What a Diligence Team Opens First in Your Data Room
When you raise a round or sell the company, a diligence team pulls your real estate early, because leases carry long-dated obligations and can block a sale outright. They check three things first: can the leases transfer without landlord consent, how large is the total lease liability, and what hidden obligations are buried in the documents. Messy real estate reprices deals and stalls timelines. Build the file before you need it instead of the week diligence starts.
Founders spend months polishing the financial model and the clinical story for a raise or a sale. Then the buyer's diligence team opens the data room and goes straight to the leases, and finds a folder that was assembled in a hurry. Real estate is one of the largest fixed obligations on your balance sheet and one of the least prepared parts of most data rooms. That mismatch slows down deals.
Why does a diligence team care so much about your leases?

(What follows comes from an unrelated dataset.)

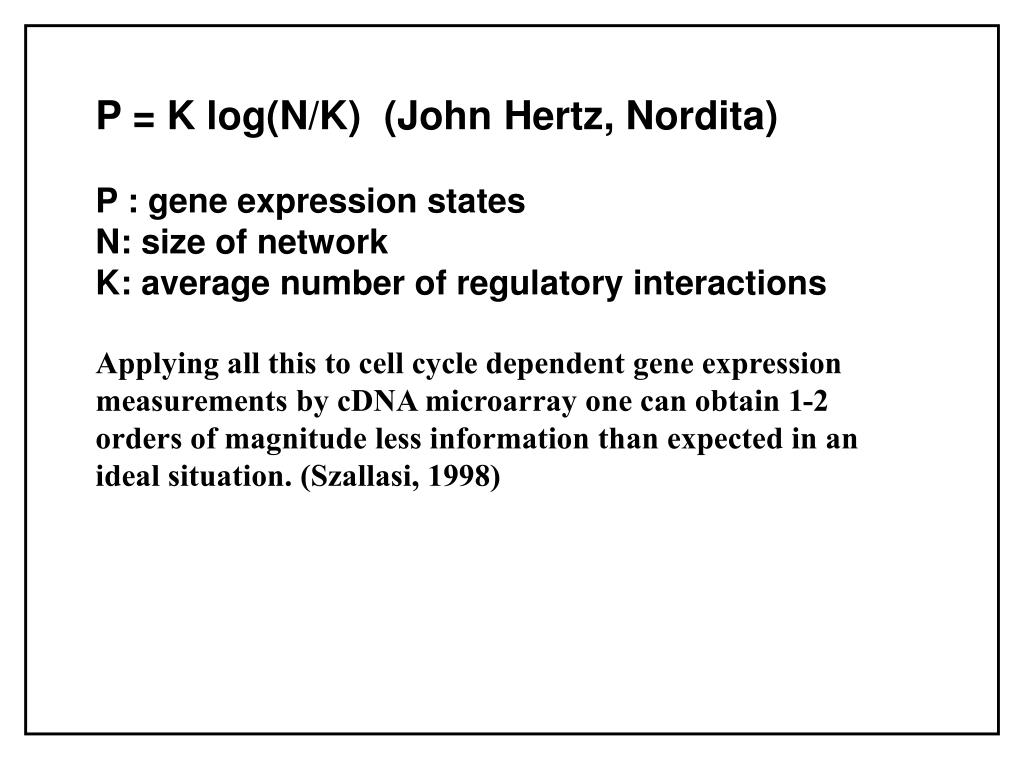 P = K log(N/K) (John Hertz, Nordita)

P : gene expression states
N: size of network
K: average number of regulatory interactions

Applying all this to cell cycle dependent gene expression measurements by cDNA microarray one can obtain 1-2 orders of magnitude less information than expected in an ideal situation. (Szallasi, 1998)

Because a lease is a long-term financial and operational obligation the buyer is about to inherit, and a single poorly written assignment clause can complicate or block the transaction itself. A diligence team is pricing risk and testing whether the deal can close on the terms discussed.
Your leases are the buyer's future liabilities and, sometimes, the buyer's veto. The team reads them to size what they are taking on and to confirm nothing in the documents stops the deal.
What do they open first?
The order varies, but three questions get answered before almost anything else.
The first three questions
- Can the leases transfer? The assignment and change-of-control language decides whether a sale of the company needs each landlord's consent. A single "any change of control is an assignment requiring consent" clause hands a landlord leverage over your closing. This is the first thing a sharp team checks, and the one most likely to reprice or delay a deal.

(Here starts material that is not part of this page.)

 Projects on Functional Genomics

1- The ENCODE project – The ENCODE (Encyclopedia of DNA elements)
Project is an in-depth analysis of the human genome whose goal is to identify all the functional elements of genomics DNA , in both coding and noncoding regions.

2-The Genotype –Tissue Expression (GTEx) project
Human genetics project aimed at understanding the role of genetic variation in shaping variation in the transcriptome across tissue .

- How big is the obligation? Total remaining rent across the portfolio, above- or below-market rents, personal/corporate guarantees, renewal and escalation terms. This is the number that lands on the buyer's balance sheet, and it has to match your model.
- What's hidden in the documents? Restoration and removal obligations at lease end, unamortized TI, holdover penalties, relocation and recapture rights, and any default or estoppel issues. These are the liabilities that don't show up in the rent line.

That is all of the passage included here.